# Your instructions
Print the section of the secondhand furniture article from "But when it" to "market to flourish.", word for word.

# Page
Melissa Minkow, director of retail strategy at digital consultancy firm CI&T, said that Kaiyo’s West Coast expansion gives the company access to a new set of consumers with different buying patterns and sellers who could offer different styles of furniture. With California having warm weather year-round, Kaiyo could receive more outdoor products from sellers.
But when it comes to scaling, Minkow said that a challenge for a startup like Kaiyo will be maintaining the quality of its services. “They will have to make sure that they’re keeping all of that within their control and not leveraging third parties because that is where you tend to lose some of the quality when it comes to making those deliveries,” she said.
Still, Minkow said that the economic environment, where consumers are looking for discounts on quality items to stretch their discretionary budgets as the price of goods continues to rise, has allowed the secondhand furniture market to flourish.
The rise of the used furniture market has caught the attention of traditional retailers. Home retailer Ikea launched its own furniture buyback and resale pilot program in the U.S. last year. Direct-to-consumer brand Floyd — which sells bed frames, couches, tables and other items — also launched a resale program in April last year called Full Cycle.
“We are way more price-sensitive than we’ve had to be in any recent historical moment when it comes to shopping,” Minkow said. “And so the resale furniture market really aids in that.”
Along with the growing number of consumers who are making a conscious decision to make environmentally friendly purchases, Kaiyo’s Koralturk said he expects to see demand for the category.
“I think it’s going to grow at breakneck speed,” he said. “Obviously, I’m biased for being in the industry. But I think everything we’re seeing these days is pointing to that.”

# Dataset excerpt
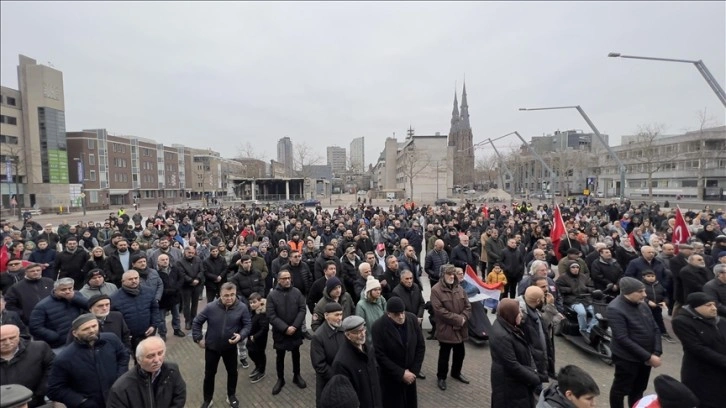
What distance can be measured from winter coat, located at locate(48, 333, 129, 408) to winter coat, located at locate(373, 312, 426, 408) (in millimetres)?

# Exercise solution
But when it comes to scaling, Minkow said that a challenge for a startup like Kaiyo will be maintaining the quality of its services. “They will have to make sure that they’re keeping all of that within their control and not leveraging third parties because that is where you tend to lose some of the quality when it comes to making those deliveries,” she said.
Still, Minkow said that the economic environment, where consumers are looking for discounts on quality items to stretch their discretionary budgets as the price of goods continues to rise, has allowed the secondhand furniture market to flourish.